Dog food companies have come under fire over the last year after an online petition calling for better dog food came to light.
The petition, which was signed by more than 1,400 people, called for the UK Government to ban the sale of dog food containing artificial ingredients and insisted that all dog food should be tested to ensure the food is safe for humans.
Dog food manufacturers have been criticised for using ingredients that are harmful to humans including the ingredient algae extract.
As the petition received support from around the world, dog food manufacturers had to release a statement to the BBC about their food.
A spokesman for the manufacturers said: “We are constantly testing our food to ensure it meets our quality and safety standards and we do not use any ingredients that could potentially harm humans.”

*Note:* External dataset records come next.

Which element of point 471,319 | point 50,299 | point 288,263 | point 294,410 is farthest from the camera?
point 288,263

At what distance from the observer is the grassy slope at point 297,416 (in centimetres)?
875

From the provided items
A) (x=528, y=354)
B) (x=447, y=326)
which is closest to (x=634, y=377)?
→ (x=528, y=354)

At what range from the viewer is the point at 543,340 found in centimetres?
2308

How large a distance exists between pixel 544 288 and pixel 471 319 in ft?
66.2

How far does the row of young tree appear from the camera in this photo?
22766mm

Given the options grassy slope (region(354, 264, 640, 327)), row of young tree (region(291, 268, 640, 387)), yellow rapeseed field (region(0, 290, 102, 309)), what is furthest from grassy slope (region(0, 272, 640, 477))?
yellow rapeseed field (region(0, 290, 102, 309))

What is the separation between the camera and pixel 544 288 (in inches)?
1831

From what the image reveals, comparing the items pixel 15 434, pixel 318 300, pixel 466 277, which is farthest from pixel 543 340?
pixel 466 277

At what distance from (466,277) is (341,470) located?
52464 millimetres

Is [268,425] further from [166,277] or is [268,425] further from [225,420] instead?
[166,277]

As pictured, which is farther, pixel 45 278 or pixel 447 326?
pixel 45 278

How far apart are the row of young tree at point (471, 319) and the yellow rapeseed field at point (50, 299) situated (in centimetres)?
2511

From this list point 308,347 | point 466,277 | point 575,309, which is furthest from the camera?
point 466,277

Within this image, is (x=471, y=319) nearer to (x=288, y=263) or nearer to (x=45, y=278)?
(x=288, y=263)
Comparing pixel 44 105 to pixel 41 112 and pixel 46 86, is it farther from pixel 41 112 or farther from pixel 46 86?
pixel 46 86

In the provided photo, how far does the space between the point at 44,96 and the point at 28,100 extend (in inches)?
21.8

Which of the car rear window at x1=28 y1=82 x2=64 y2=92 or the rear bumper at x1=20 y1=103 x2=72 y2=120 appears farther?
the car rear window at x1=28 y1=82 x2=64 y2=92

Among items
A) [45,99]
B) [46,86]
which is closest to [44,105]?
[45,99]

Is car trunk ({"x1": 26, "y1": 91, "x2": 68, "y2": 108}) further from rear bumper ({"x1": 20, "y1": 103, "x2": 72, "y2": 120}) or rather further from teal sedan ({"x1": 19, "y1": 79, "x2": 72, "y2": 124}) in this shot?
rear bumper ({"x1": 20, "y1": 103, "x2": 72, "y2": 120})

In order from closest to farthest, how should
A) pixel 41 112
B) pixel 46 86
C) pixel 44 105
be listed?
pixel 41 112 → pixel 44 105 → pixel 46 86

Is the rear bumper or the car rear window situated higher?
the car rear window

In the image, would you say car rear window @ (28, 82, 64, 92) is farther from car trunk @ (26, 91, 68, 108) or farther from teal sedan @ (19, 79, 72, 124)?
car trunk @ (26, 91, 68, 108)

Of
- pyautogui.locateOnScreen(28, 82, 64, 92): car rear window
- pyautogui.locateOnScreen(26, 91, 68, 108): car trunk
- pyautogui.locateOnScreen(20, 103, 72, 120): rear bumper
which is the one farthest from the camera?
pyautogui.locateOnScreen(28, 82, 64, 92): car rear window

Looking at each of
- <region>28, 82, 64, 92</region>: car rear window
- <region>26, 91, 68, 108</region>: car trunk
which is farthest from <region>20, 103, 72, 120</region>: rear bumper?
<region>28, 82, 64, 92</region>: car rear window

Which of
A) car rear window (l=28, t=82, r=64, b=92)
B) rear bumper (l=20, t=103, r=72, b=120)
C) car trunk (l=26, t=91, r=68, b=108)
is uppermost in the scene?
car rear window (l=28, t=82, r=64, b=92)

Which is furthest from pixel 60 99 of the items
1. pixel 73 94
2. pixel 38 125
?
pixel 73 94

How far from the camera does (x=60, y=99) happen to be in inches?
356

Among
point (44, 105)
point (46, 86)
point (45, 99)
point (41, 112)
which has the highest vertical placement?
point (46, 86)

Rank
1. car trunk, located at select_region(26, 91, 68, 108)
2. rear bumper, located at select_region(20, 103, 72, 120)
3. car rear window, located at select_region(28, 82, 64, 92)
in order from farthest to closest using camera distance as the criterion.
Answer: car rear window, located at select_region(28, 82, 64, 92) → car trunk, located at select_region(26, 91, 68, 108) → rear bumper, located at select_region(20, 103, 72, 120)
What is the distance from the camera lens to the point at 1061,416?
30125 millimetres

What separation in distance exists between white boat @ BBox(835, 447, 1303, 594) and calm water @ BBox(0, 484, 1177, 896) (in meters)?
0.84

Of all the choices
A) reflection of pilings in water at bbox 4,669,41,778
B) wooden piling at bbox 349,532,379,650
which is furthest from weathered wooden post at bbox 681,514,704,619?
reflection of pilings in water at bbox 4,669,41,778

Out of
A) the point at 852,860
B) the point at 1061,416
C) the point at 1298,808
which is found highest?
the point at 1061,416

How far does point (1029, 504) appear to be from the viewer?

We also ensure that our products are safe for dogs to eat and that we do our best to ensure that the ingredients are safe.
“The petition also demanded that all UK dog food be tested for algaiac acid, which is also found in dog food.
A spokesman for Canning Ltd, which manufactures dog food in the UK, said that the company “does not use algaleac acid in our dog food”.
A spokeswoman for Cannery said that its dog food was tested by independent laboratories and the results were “sufficient for us to label our product as safe for dog and human consumption”.
In January, a petition calling on the UK to ban dog food made its way to the UK Parliament. “
We will continue to work with the Government on this matter,” the spokesman added.
In January, a petition calling on the UK to ban dog food made its way to the UK Parliament.
According to the petition, the product contains a mixture of artificial ingredients, including algaea extract, that is harmful to dogs.
It was signed “by thousands of dog owners and dog lovers, including a former dog owner” and claims the product has been linked to “health and welfare problems in humans”.
The petition called on the Government to “take immediate action to ban algales and algalfeeds from dog food and other food products”.
The UK Government’s Food Standards Agency (FSA) confirmed to the Independent that it had been contacted by the petition.
However, the regulator declined to comment.
Last month, the UK Food Standards Authority (Fsa) confirmed that it has been contacted in relation to the Petfood petition.
The regulator confirmed that “we received a number of complaints about a dog food label” and that it is “reviewng the matter”.